The not-so-fun-ship Triumph.

The not-so-fun-ship Triumph.

Valentine’s Day or not, I don’t figure Carnival Cruise Line is getting much love from those poor souls aboard the disabled Triumph. With an engine fire having knocked out the ship’s power four days ago, they’ve gone with little or no food or bathroom facilities and now must face an hours-long bus ride back to Galveston from the ship’s emergency port in Mobile.

The world’s largest cruise line can’t spring for a plane ticket for its victims, er, passengers? What’s up with that?

Not to worry, Carnival has likely told them, we’ll give you a great discount on your next cruise. Would you like to book that now? Do you have a credit card with you?

I remember that long ago Jimmy Buffet song where he sang, “If you ever get the chance to go to Dallas, take it from me, pass it by.”

Jimmy tells me he actually meant “Carnival” – not Dallas.

Yes, friends warned me to pass that particular cruise line by. Spend a few extra bucks and go with Royal Caribbean or one of the other ones. Think upgrade, they said.

Sooner or later I’ve got to learn to listen more.

In June 2007 my daughter, who was 13 at the time, and I boarded a Carnival “Fun Ship” for a 4-day cruise to the Bahamas. The booking assuredly came at a bargain price and – as I would soon learn – bargain basement service (except in the dining room, where the servers were wonderful and the food tasty and non-stop).

Going aboard, it was everybody for themselves as hundreds of clueless passengers wandered about looking for cabins with no Carnival people anywhere. We weren’t expecting a concierge on this low-budget adventure but a directional sign or two would have helped us to navigate the ship’s many floors.

By 10:30 that night, I would find just how scarce Carnival assistance could be. Stepping out of the shower, my daughter caught her foot on some protruding metal that left a nasty slice and lots of blood.

She was scared and crying – expecting Dad to make it all better. Carnival’s help line would only ring. I left her with her foot wrapped in towels as I jogged down the hall looking for any sign of a Carnival person — to no avail. I rode the elevator to the main floor only to find it empty except for some passengers heading to the casinos.

I was fixing to go into an Al Pacino mode with a “Something really wrong is going on here,” when I spotted a man in a security guard uniform. His English was practically nil but he seemed to acknowledge I was begging for a First Aid kit.

He said he would see what he could do but didn’t sound hopeful.

Thirty minutes later a room-service maid showed up with a pair of small Band Aids. For crying out loud! I said to myself.
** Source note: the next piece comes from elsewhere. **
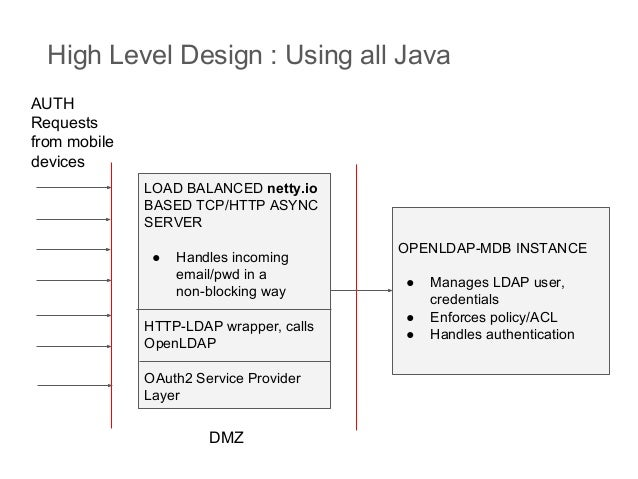 Open source LDAP implementation Architecture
Back home in Miami a few days later, I called Carnival to tell anyone who would listen that it is dangerous to take thousands of people out to sea without bringing along a First Aid kit.

This is what the Carnival guy replied: “Well, do you expect us to put a doctor outside your door or something?”
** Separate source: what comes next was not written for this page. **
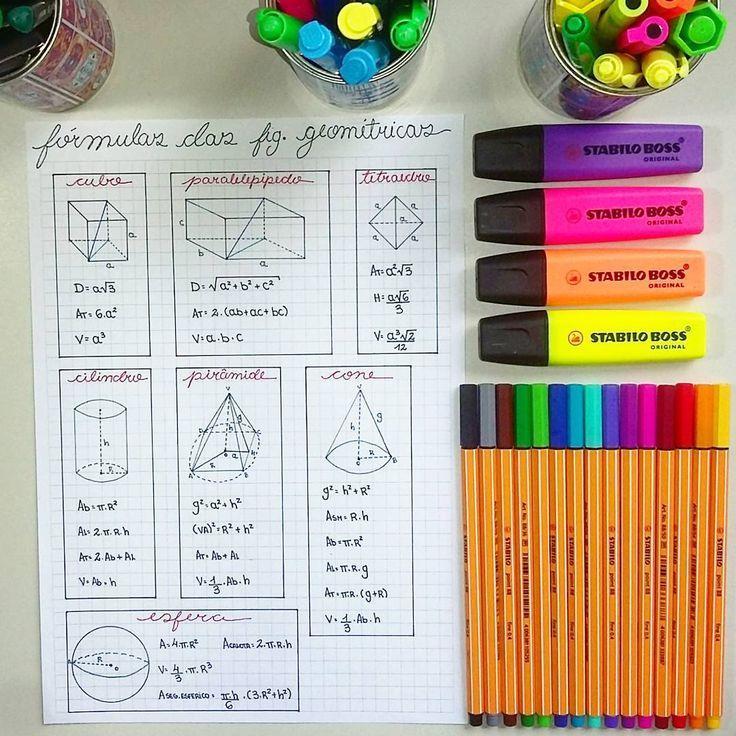 Resumo de Matemática : Formulas de Figuras geométricas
By then I figured it was no use whining to him about how the next afternoon I sat at an outside bar sweating in the tropical sun and in dire need of a beer. Ten empty stools stood between me and the bartender. He was at the bar’s far end chatting up a female passenger and was just not inclined to divert himself. Finally, I approached him the way a hockey player is suppose to approach the puck – in ill humor. “I need a Bud big time, pal!”

Alas, the beer arrived just slightly chilled but with plenty of attitude from the bar guy.

In fairness, aside from the gash on her foot, my daughter had a wonderful time. She made friends with kids her age and seemed to enjoy every moment.

Me?

I was bummed and back in the cabin feeling claustrophobic, actually missing Miami and its ill-mannered inhabitants. But at least I had that slightly chilled $8 beer to enjoy.